• Work to be completed:
Your answer should be the lines below from the one holding "Cães Raros – Algumas Raças e Características" through the one holding "Charge Laser Expose", copied exactly and with nothing else.

• Data in this exercise:

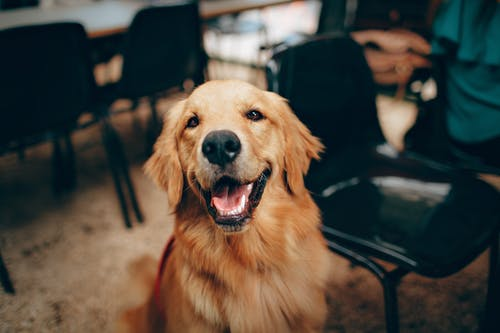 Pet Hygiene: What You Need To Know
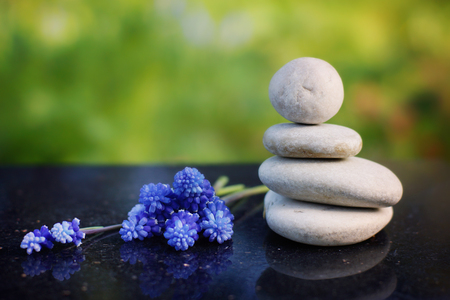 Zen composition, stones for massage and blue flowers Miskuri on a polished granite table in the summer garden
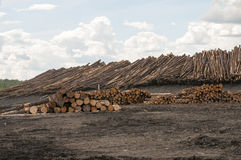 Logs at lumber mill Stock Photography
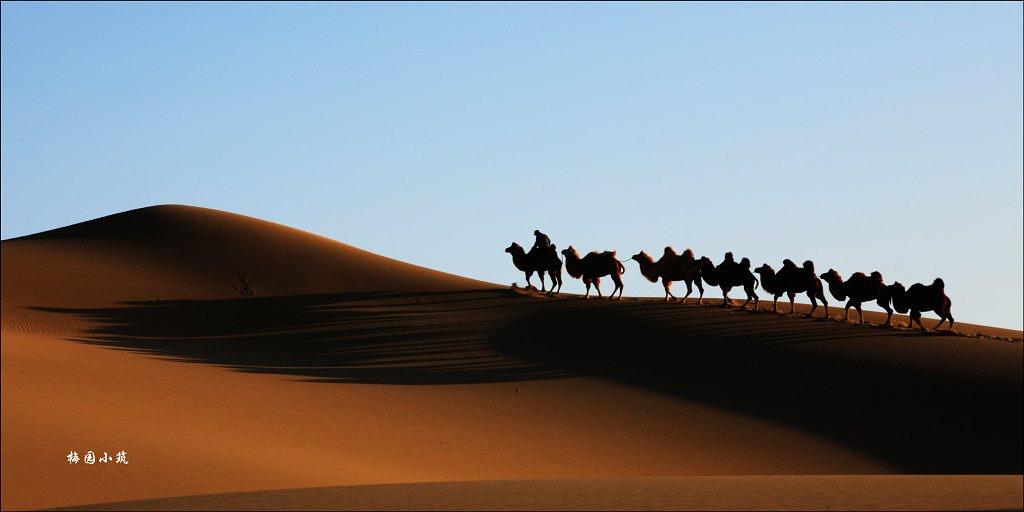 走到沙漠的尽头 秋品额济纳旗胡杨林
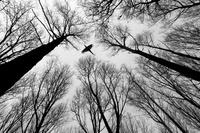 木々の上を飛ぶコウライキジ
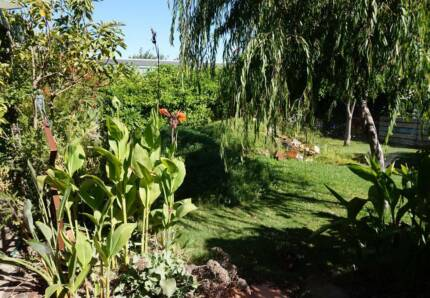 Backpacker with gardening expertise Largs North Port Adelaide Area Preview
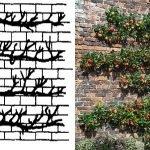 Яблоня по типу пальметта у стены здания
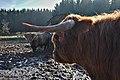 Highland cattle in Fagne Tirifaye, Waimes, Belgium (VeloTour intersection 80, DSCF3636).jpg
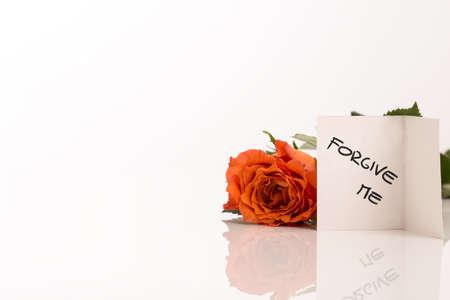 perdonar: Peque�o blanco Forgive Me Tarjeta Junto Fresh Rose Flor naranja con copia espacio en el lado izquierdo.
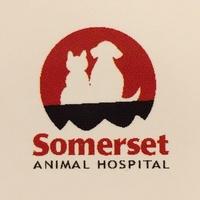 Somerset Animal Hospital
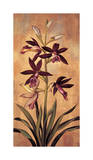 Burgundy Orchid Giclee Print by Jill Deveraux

---

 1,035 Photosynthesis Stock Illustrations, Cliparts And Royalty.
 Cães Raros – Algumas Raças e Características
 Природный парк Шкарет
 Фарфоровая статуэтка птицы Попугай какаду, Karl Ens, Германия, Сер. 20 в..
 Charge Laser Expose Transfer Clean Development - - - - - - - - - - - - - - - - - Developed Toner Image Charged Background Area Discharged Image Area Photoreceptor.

...

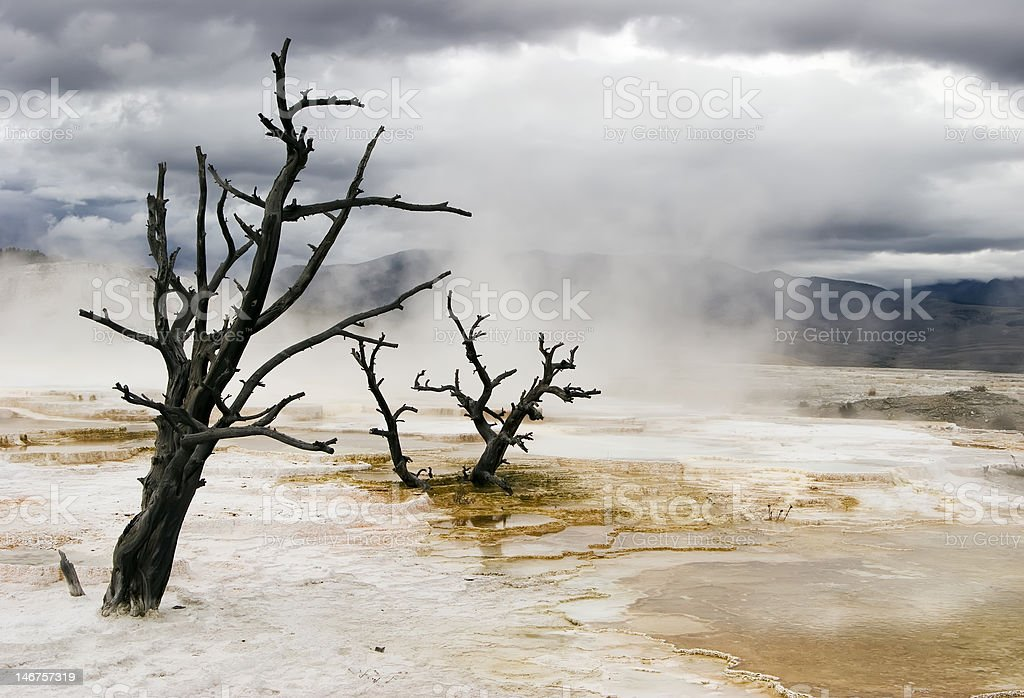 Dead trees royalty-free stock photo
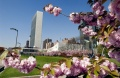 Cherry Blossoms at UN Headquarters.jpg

• Answer space:
 Cães Raros – Algumas Raças e Características
 Природный парк Шкарет
 Фарфоровая статуэтка птицы Попугай какаду, Karl Ens, Германия, Сер. 20 в..
 Charge Laser Expose Transfer Clean Development - - - - - - - - - - - - - - - - - Developed Toner Image Charged Background Area Discharged Image Area Photoreceptor.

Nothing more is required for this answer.